Ambitny, trudny w przekazie, ze znakami w obrazach.

Gabrielle ma mieć zabieg eliminacji uczuć, a jednocześnie, w trakcie filmu, przeskakujemy do jej innych wcieleń, w różnych ramach czasowych. Wątek reinkarnacji jest tu bardzo intrygujący. Mamy czasy z początku XX w., później współczesne Los Angeles, dzieje się to bardzo płynnie, ci sami aktorzy występują w różnych rolach. Znowu, z różnymi emocjami. Tylko Gabrielle niezmiennie się czegoś boi, czyli niepokój jest po prostu domeną tej postaci, bez względu na wiek, w którym rozgrywa się akcja.

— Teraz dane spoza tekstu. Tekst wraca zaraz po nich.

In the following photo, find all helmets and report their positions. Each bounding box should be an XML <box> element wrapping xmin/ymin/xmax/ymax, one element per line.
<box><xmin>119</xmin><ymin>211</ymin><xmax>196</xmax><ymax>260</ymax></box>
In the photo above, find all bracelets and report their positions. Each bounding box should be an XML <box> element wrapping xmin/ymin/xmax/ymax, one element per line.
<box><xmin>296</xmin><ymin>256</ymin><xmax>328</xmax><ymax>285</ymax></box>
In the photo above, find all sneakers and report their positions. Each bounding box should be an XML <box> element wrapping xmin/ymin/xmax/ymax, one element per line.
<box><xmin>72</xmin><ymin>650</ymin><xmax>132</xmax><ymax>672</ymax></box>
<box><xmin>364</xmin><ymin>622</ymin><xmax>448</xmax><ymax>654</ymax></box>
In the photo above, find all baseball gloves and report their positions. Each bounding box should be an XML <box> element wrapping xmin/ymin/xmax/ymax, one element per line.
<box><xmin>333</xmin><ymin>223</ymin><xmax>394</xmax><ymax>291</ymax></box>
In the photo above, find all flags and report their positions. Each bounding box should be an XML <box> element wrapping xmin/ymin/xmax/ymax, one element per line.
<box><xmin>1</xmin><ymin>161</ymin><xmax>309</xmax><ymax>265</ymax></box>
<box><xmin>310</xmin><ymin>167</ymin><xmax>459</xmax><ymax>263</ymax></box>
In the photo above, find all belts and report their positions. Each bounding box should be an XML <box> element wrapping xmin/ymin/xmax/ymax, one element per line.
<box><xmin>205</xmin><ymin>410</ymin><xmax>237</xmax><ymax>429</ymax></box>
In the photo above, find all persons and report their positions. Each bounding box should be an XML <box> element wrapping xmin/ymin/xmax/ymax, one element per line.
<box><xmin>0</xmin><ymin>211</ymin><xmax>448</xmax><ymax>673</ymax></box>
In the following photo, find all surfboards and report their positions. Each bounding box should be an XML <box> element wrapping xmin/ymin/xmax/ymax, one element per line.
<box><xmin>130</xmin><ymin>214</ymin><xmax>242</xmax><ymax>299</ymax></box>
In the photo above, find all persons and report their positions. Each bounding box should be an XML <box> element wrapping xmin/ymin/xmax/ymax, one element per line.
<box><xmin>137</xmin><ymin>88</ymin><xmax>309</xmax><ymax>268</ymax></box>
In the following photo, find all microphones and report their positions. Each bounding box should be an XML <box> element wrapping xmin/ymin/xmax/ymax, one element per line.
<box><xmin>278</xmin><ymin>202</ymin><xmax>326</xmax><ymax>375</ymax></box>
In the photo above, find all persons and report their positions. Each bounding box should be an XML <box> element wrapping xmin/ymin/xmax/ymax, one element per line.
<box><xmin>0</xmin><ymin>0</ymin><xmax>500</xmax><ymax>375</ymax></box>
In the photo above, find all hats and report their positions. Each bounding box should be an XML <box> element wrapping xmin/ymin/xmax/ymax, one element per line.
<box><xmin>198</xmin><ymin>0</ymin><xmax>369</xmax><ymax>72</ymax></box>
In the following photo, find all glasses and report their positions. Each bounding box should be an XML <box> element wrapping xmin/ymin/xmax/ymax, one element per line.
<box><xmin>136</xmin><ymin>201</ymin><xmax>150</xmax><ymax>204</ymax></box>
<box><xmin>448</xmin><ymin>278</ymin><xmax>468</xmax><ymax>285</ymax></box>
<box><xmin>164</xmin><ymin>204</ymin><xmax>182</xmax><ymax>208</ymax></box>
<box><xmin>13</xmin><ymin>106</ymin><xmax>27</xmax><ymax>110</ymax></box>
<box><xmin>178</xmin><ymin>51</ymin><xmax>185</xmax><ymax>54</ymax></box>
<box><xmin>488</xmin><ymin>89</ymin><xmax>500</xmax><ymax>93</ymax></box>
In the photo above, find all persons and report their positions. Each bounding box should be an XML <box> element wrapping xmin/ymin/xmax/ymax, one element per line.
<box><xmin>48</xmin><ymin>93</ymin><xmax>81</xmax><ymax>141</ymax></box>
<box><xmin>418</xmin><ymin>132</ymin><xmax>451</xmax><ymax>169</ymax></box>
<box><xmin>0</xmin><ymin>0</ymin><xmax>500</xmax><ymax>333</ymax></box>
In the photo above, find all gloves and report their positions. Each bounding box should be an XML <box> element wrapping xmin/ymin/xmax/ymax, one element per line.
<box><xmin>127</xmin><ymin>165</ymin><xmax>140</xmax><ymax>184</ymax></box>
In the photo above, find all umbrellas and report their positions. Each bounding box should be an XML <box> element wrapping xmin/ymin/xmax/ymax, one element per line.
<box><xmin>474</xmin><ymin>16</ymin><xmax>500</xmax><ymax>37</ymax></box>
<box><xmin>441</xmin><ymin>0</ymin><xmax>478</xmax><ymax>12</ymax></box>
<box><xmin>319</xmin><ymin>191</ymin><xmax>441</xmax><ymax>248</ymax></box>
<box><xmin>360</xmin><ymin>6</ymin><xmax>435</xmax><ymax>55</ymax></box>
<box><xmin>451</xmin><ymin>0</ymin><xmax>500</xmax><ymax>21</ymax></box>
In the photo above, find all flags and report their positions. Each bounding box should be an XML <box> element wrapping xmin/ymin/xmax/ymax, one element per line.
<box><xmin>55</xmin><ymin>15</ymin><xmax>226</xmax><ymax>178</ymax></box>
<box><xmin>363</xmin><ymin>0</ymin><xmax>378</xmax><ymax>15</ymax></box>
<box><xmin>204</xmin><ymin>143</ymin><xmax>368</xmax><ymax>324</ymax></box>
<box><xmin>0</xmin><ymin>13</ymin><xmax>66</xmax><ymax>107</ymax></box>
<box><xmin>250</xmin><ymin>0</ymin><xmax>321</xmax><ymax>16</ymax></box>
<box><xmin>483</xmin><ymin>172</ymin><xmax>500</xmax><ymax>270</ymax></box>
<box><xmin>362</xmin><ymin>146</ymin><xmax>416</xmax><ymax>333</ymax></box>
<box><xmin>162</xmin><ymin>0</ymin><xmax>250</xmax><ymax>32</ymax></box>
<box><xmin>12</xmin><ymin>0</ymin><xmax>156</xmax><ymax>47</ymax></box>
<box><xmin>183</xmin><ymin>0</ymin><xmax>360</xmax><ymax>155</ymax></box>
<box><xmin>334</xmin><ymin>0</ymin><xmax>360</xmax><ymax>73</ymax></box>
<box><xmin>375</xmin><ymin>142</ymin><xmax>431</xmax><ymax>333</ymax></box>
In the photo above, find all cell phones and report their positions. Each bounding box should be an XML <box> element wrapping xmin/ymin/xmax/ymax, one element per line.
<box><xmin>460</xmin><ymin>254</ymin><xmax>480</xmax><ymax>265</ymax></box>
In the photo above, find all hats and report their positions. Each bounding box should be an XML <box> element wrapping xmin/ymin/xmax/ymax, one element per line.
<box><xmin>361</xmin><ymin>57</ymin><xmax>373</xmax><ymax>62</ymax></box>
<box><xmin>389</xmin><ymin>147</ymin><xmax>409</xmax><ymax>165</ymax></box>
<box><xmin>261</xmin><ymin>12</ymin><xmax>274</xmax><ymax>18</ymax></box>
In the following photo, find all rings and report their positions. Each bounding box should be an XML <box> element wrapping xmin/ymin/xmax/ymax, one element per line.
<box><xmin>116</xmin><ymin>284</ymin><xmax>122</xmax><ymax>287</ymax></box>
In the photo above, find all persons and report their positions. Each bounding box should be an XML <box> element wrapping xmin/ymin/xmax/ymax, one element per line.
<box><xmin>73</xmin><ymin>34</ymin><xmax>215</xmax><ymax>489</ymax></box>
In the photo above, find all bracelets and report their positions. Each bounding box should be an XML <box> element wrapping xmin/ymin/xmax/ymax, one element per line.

Motywem przewodnim może więc być również strach. Ten strach przed czymś nieokreślonym jest jednak jakąś emocją. Nie tylko, bo Bertrand Bonello mówi dużo o samym strachu przed przyszłością, przed związaniem się z drugą osobą. Wydaje się więc, że Bestia z podejmowanymi przez siebie tematami może być wnikliwym studium ludzkiej psychiki i wszystkiego, co nas definiuje. Okazuje się, że każde inne wyjawienie swoich emocji, może wrzucić nas na inną ścieżkę we wszechświecie, inaczej poprowadzić koleje naszego losu. Wierzę w to.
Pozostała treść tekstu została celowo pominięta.